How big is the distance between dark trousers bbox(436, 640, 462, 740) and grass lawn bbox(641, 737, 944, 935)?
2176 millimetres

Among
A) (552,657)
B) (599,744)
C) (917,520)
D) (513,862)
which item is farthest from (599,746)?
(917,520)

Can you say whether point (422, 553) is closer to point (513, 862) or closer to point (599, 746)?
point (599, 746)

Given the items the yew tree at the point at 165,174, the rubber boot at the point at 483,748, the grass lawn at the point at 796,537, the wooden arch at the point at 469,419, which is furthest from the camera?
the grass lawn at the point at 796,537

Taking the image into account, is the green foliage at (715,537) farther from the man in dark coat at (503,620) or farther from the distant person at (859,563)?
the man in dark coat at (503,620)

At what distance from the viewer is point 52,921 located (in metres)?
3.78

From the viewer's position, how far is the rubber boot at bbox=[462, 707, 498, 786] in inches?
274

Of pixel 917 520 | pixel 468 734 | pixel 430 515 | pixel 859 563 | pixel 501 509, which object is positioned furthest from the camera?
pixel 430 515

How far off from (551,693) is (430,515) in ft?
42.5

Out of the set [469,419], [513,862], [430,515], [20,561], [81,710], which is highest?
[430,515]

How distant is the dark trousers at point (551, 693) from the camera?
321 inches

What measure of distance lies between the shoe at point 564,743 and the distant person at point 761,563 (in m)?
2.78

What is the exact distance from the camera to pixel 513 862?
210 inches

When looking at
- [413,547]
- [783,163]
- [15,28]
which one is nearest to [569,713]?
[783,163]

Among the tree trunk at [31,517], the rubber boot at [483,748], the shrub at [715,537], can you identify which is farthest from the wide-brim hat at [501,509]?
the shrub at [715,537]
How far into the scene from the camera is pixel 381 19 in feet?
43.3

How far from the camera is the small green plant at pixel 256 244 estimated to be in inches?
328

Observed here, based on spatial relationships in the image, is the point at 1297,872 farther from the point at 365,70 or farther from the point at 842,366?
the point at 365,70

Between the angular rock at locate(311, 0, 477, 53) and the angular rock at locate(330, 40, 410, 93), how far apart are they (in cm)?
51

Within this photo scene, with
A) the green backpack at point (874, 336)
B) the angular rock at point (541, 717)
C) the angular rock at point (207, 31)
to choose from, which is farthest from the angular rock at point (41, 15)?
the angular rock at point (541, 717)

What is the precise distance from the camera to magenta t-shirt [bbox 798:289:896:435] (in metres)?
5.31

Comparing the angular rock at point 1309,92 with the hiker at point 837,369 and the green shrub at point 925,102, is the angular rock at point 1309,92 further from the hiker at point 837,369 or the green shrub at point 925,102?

--------------------------------

→ The exercise: Copy out the stretch of the rows above, from the line containing "What is the precise" through the end of the rows, keeping every line unchanged.

→ Full solution:
What is the precise distance from the camera to magenta t-shirt [bbox 798:289:896:435] (in metres)?
5.31

Comparing the angular rock at point 1309,92 with the hiker at point 837,369 and the green shrub at point 925,102, is the angular rock at point 1309,92 further from the hiker at point 837,369 or the green shrub at point 925,102?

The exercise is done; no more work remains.